Start of Text extract
= Nilpotent algebra =

In mathematics, specifically in ring theory, a nilpotent algebra over a commutative ring is an algebra over a commutative ring, in which for some positive integer n every product containing at least n elements of the algebra is zero. The concept of a nilpotent Lie algebra has a different definition, which depends upon the Lie bracket. (There is no Lie bracket for many algebras over commutative rings; a Lie algebra involves its Lie bracket, whereas, there is no Lie bracket defined in the general case of an algebra over a commutative ring.) Another possible source of confusion in terminology is the quantum nilpotent algebra, a concept related to quantum groups and Hopf algebras.
End of Text extract
Start of Information supplied
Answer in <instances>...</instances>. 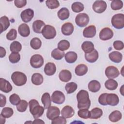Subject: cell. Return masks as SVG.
End of Information supplied
Start of Information supplied
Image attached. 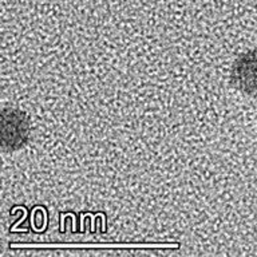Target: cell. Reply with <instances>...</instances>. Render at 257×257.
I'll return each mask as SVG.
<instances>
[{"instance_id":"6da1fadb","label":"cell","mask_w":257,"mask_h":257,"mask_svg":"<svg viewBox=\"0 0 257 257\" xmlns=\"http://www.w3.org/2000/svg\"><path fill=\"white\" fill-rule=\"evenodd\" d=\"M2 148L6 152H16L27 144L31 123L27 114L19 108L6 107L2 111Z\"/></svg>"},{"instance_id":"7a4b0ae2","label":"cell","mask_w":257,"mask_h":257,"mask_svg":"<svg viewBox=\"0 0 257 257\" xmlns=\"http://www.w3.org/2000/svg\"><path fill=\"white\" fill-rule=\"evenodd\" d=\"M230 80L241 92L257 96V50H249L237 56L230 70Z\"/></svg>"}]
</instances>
End of Information supplied
▶ _Exercises to complete_
• A. In the text on nilpotent algebras, what does the definition of a nilpotent Lie algebra depend upon?
• B. List every distinct kind of algebra named in the text on nilpotent algebras.

▶ _Answers per task_
• A. The Lie bracket.

• B.
- Nilpotent algebra
- Algebra over a commutative ring
- Nilpotent Lie algebra
- Lie algebra
- Quantum nilpotent algebra
- Hopf algebra